放射性セシウムによる樹木汚染―カリウム肥料で抑制:森林総合研究所
(2017年12月21日発表)
(国)森林総合研究所は12月21日、新たに植えた樹木が土壌中の放射性セシウムで汚染されるのを抑える技術を開発したと発表した。土壌にカリウム肥料を撒くことで放射性セシウムの吸収量削減に有効なことを、福島原発事故後にヒノキの苗を植えて確認した。将来、被災地での林業再開に役立ちそうだ。
2011年の福島原発事故は環境中に大量の放射性物質を放出。特に放射性セシウム137は放出量が多く、半減期も約30年と長いため長期的な影響が心配されている。放射性セシウムは樹木には吸収されにくいが、林業再開にあたっては樹木中の放射性セシウム濃度をより低くすることが望ましい。
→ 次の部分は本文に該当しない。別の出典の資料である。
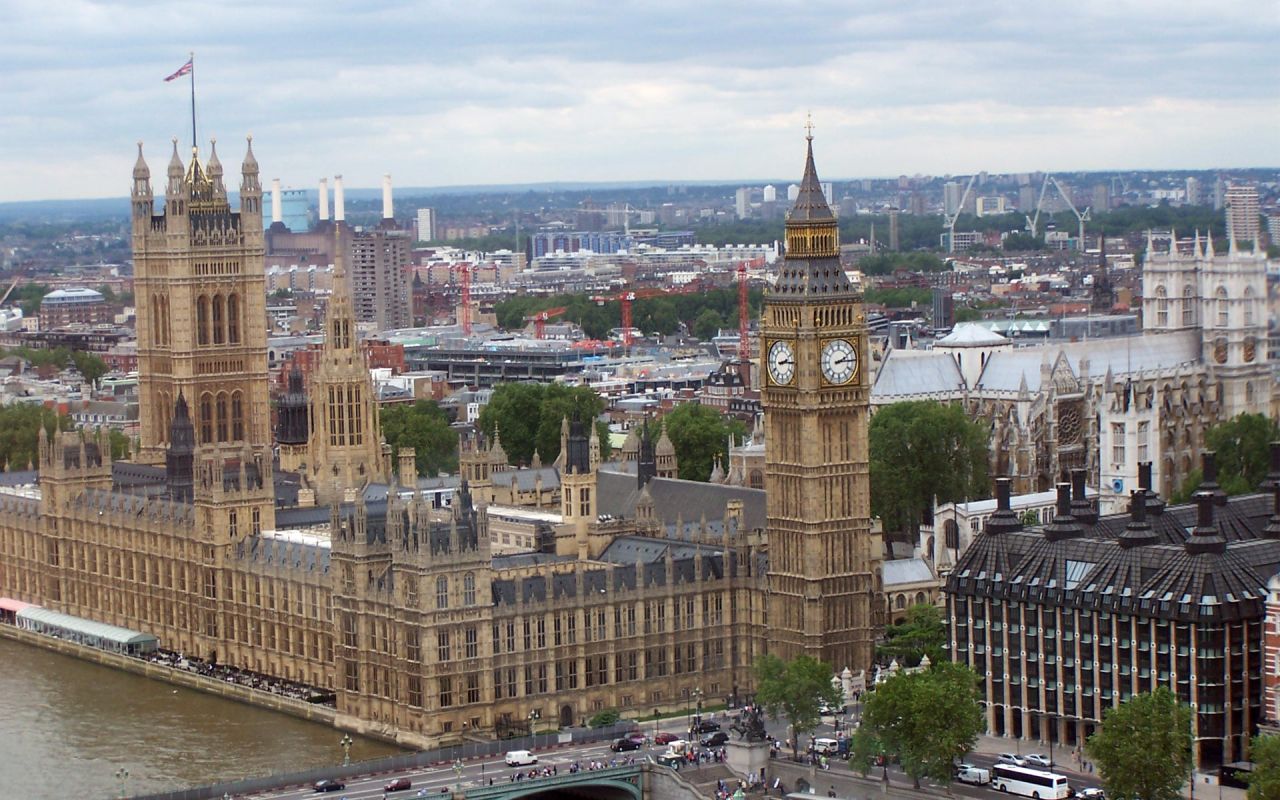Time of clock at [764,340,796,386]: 2:14
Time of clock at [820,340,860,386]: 2:14
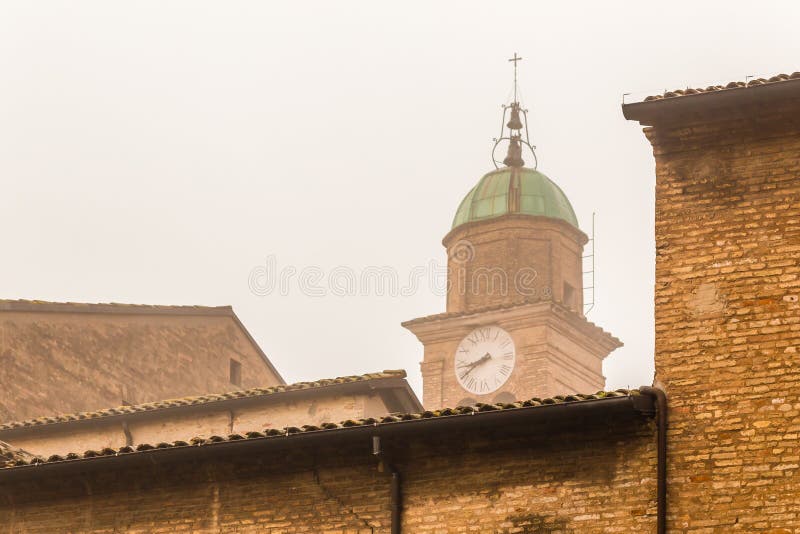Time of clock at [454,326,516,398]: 8:39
このため森林総研は、被災地の福島県川内村で事故後の2014年6月に事故の影響を受けていない3年生のヒノキ苗を植えた。植栽地域を8地区に分け、2014年8月とその翌年の4月の二回にわたって、4地区には1ヘクタール当たりカリウム83kg相当の塩化カリウム肥料を撒き、残りの4地区には何も撒かなかった。
その後、2015年10月に苗木の各部位の放射性セシウム濃度を調べた。その結果、肥料を撒いた場所の苗木は、何も撒かなかった場所の苗木に比べて、放射性セシウム濃度が針葉で約8分の1、茎や枝、根では4分の1以下に低く抑えられていた。
土壌中のカリウムのうち植物などが吸収できるものを「交換性カリウム」と呼ぶが、今回の実験ではその濃度が低いほど樹木は放射性セシウムを吸収しやすいことが確認できた。反対に、カリウムを撒いて土壌中の交換性カリウムを増やすことが、樹木の放射性セシウム汚染の抑制に有効であることが裏付けられたという。
森林総研は、今後も引き続き植栽したヒノキを長期的に追跡調査してカリウムによる効果の持続性を検証したいとしている。